Social Media is having it’s own trial by fire. In one of the largest social media trials to date, the Casey Anthony trial in Florida has literally consumed the internet and now her acquittal is the talk of the town.
Earlier this week the jury in the Casey Anthony trial came back with a surprise verdict of not guilty. Immediately, the social media world was abuzz with the news. Twitter was alive with outrage even as the news networks broadcasted the news on TV.
However, amidst all this sensationalism, there are underlying lessons to be learned about social media.
Social Media is a Powerful Marketing Tool
Of course, we often see the power of social media in marketing in many online ventures. However, this trial really demonstrates the effect that happens when social media intersects with traditional media.
The Casey Anthony trial was one of the most publicized trials in history. This is in large part due to social media.
Dubbed “the social media trial of the century” by Time magazine, the case generated untold number of tweets, including from the 9th Judicial Circuit Court itself, where the case was tried. In a sign of the unusual cultural reach of the case, reality TV star Kim Kardashian tweeted Tuesday after the verdict: “WHAT!!!!???!!!! I am speechless.” (from La Times Story)
Social Media more than anything else spurred the publicity in this trial. While traditional media may have caught the story and moved on to other items, social media really carried this story along. Word of mouth on twitter and facebook kept people interested in the day to day proceedings of the trial. Towards the end, people were riveted by the story and anxiously awaiting the outcome of the verdict.
With the surprise verdict, we now see the other side of social media.
Our justice system has acquitted Casey Anthony, but social media has not.
Should the Justice System be Crowd Sourced?

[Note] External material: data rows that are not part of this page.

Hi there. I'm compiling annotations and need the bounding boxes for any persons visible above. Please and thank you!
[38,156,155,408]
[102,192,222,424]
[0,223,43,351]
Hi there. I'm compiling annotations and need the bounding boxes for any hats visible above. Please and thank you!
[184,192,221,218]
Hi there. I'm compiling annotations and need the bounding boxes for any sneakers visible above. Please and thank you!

I thought this was an interesting phenomenon throughout the trial and afterwards.
In essence, this trial and the analysis behind the trial was crowd sourced unintentionally through social media.
In a case as emotionally polarizing as a child murder case, is this really a good thing? What we see now is an outpouring of raw emotion by all the people who have been following the case through social media, but do not have the same insight to the inner workings of the trial as the 12 jury members.
A quick look through twitter for #caseyanthonyverdict will show results such as this:
Of course, many people are angry and they voice their thoughts in social media. And immediately there was a push for changes in the law.
Here’s the danger in crowd sourcing the legal system.
Currently, there’s a new Caylee’s law petition that is being passed around on the internet.
The new proposed law, written by an unemployed retail worker, seems harmless enough. It is simply a law that makes it a crime for a parent to fail to report a missing child. In spirit, it seems to be a good idea, but one has to worry about proposed laws that are spurred by anger and outrage.
Remember, this is likely just the first proposed law to come out of the aftermath of the Casey Anthony trial.
Perhaps there are others in the making that follow the thoughts of this twitterer:
In a trial such as Casey Anthony’s which is based more on our system of reasonable doubt and the presumption of innocence, people become angry when they see someone who is acquitted because the evidence is not strong enough to overcome the presumption of innocence. However, that is the fundamental philosophy of our justice system.
Imagine if the verdict itself was crowd sourced. Will our justice system slowly evolve to the “prove you’re innocent” camp?
How long before someone proposes changing the Constitution?
How long before someone proposes changing the justice system to Guilty until Proven Innocent?
Perhaps some things just shouldn’t be crowd sourced.